Copy the records below word for word, starting with the line that contains "Based on distance" and ending after the line that contains "1966 millimetres".

Records excerpted from a collection
========================
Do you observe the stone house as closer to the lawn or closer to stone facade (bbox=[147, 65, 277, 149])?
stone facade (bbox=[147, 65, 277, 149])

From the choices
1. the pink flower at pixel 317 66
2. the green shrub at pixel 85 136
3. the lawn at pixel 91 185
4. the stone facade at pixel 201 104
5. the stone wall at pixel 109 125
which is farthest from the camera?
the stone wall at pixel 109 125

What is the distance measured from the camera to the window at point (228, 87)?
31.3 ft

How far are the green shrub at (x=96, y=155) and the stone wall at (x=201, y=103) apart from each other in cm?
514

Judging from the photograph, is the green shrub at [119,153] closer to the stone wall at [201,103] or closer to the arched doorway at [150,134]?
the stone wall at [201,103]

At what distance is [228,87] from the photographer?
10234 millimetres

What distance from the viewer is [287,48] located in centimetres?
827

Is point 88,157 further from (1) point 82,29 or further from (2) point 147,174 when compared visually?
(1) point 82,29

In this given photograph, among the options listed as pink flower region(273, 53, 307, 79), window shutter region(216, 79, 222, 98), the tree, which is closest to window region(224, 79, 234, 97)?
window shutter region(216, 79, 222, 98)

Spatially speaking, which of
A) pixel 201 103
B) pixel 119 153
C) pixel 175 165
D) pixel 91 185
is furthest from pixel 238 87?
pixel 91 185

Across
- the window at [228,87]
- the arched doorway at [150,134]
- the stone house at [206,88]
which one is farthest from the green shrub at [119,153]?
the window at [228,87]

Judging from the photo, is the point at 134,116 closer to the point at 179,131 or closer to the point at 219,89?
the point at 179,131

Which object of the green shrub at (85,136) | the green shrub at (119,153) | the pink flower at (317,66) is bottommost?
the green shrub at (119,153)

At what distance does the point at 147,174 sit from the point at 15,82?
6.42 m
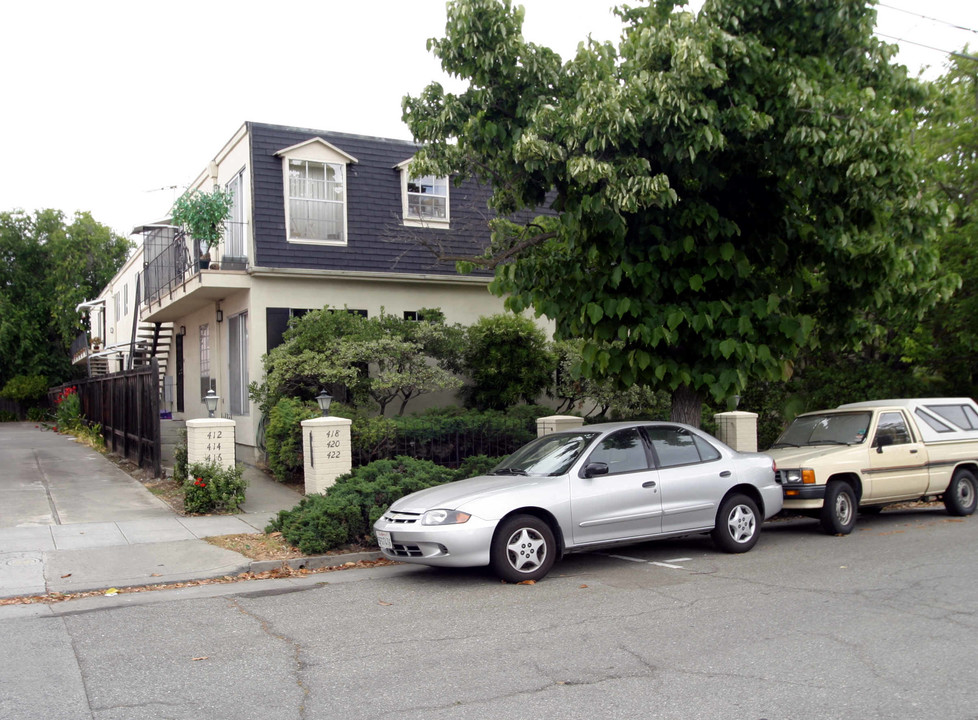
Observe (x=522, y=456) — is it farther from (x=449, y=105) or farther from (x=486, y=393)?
(x=486, y=393)

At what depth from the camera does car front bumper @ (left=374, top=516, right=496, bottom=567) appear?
7.90 m

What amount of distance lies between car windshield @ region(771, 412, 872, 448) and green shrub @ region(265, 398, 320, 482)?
24.6 ft

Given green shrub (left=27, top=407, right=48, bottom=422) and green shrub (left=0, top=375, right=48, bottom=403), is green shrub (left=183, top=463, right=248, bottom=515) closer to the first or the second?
green shrub (left=27, top=407, right=48, bottom=422)

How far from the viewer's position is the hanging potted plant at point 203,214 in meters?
16.7

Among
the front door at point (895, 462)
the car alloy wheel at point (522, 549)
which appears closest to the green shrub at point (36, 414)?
the car alloy wheel at point (522, 549)

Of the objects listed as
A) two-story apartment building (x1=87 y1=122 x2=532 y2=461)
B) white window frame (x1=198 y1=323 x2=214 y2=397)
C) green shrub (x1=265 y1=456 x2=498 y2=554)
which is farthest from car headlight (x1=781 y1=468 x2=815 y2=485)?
white window frame (x1=198 y1=323 x2=214 y2=397)

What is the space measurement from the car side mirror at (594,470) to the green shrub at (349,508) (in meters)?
2.61

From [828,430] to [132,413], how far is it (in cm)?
1269

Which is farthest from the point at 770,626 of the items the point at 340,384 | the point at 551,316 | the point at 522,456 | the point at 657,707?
the point at 340,384

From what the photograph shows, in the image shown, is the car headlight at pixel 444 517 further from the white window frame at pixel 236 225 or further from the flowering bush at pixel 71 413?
the flowering bush at pixel 71 413

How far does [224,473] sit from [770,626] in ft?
26.7

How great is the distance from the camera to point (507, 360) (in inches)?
666

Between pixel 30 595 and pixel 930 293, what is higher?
pixel 930 293

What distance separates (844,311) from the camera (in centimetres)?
1158
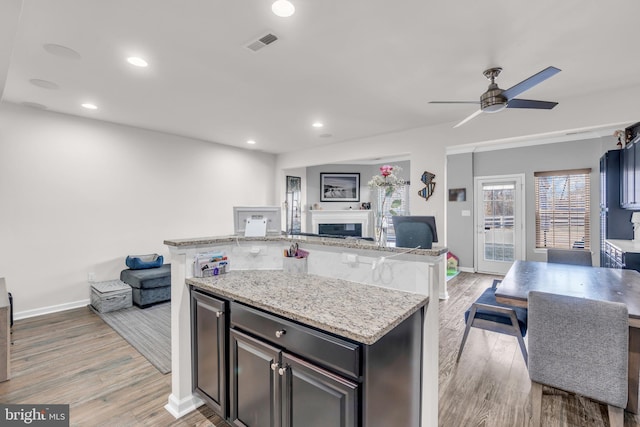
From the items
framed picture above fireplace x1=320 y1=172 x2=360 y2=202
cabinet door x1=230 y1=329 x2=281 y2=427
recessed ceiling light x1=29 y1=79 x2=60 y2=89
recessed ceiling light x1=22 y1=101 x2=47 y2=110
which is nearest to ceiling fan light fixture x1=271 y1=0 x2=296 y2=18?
cabinet door x1=230 y1=329 x2=281 y2=427

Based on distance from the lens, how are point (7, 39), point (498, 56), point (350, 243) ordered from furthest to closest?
1. point (498, 56)
2. point (7, 39)
3. point (350, 243)

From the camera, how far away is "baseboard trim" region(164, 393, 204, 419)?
1966 millimetres

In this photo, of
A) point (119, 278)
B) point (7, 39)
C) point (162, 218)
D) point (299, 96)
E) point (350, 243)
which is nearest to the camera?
point (350, 243)

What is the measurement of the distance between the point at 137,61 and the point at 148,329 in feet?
9.03

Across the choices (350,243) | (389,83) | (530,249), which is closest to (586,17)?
(389,83)

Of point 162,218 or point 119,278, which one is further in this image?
point 162,218

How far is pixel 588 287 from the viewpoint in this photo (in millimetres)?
2330

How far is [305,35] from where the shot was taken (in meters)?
2.12

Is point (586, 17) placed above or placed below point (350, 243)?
above

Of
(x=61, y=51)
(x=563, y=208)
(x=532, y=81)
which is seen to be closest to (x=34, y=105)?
(x=61, y=51)

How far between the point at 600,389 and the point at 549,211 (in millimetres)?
4523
========================
• [COMPLETED EXERCISE]:
Based on distance from the lens, how are point (7, 39), point (498, 56), point (350, 243) ordered from furthest to closest?
1. point (498, 56)
2. point (7, 39)
3. point (350, 243)

From the camera, how far away is "baseboard trim" region(164, 393, 204, 419)?
1966 millimetres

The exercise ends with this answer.